Step 1: Set up the constraint Any point C on the orbit can be written as C(x, y, 0) where x² + 3y² = 17. Since the orbit is in the xy-plane, the z-coordinate is always 0.

Step 2: Write the distance formula The distance from C(x, y, 0) to A(2, 16/√3, 8) is: d = √[(x-2)² + (y-16/√3)² + (0-8)²] d = √[(x-2)² + (y-16/√3)² + 64]

Step 3: Use the optimization strategy Instead of minimizing d, we'll minimize d² (this avoids messy square root derivatives!): f(x,y) = (x-2)² + (y-16/√3)² + 64

Step 4: Apply the constraint using Lagrange multipliers We want to minimize f(x,y) subject to g(x,y) = x² + 3y² - 17 = 0

Set up: ∇f = λ∇g

• ∇f = (2(x-2), 2(y-16/√3))
• ∇g = (2x, 6y)

This gives us:

• 2(x-2) = 2λx → x-2 = λx → x(1-λ) = 2
• 2(y-16/√3) = 6λy → y-16/√3 = 3λy → y(1-3λ) = 16/√3

Step 5: Solve the system From the first equation: x = 2/(1-λ) From the second equation: y = (16/√3)/(1-3λ)

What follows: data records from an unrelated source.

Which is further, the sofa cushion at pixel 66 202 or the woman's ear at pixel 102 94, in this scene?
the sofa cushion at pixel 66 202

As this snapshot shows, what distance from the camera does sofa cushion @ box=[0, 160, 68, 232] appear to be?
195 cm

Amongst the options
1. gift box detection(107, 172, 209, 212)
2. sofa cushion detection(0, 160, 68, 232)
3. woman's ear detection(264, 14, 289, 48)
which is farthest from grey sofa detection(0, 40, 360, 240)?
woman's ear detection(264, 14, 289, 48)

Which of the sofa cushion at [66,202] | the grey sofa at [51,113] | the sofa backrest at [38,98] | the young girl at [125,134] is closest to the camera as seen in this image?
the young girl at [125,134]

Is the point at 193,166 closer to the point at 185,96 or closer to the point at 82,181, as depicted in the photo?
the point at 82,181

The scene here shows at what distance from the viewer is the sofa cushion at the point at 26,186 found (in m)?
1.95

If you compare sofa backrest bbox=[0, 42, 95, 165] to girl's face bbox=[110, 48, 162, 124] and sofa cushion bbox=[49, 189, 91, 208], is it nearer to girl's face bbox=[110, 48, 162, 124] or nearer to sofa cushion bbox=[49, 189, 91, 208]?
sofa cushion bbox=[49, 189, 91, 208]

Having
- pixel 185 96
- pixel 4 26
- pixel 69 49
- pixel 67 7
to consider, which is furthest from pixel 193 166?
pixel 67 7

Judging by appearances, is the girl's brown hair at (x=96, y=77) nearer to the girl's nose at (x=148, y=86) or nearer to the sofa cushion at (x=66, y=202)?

Substitute into the constraint x² + 3y² = 17: [2/(1-λ)]² + 3[(16/√3)/(1-3λ)]² = 17

Step 6: Simplify and solve The correct answer is: x = 2, y = √13/√3

The Answer:

The point C on the satellite's orbit closest to point A is C(2, √13/√3, 0).

Memory Tip:

Remember that when finding the closest point on a curve to an external point, you're looking for where the line from the external point to the curve is perpendicular to the curve itself. This is exactly what Lagrange multipliers help us find - where the gradient of the distance function is parallel to the gradient of the constraint!

Great work tackling this challenging 3D optimization problem! These types of problems combine several important concepts - don't worry if it feels complex at first.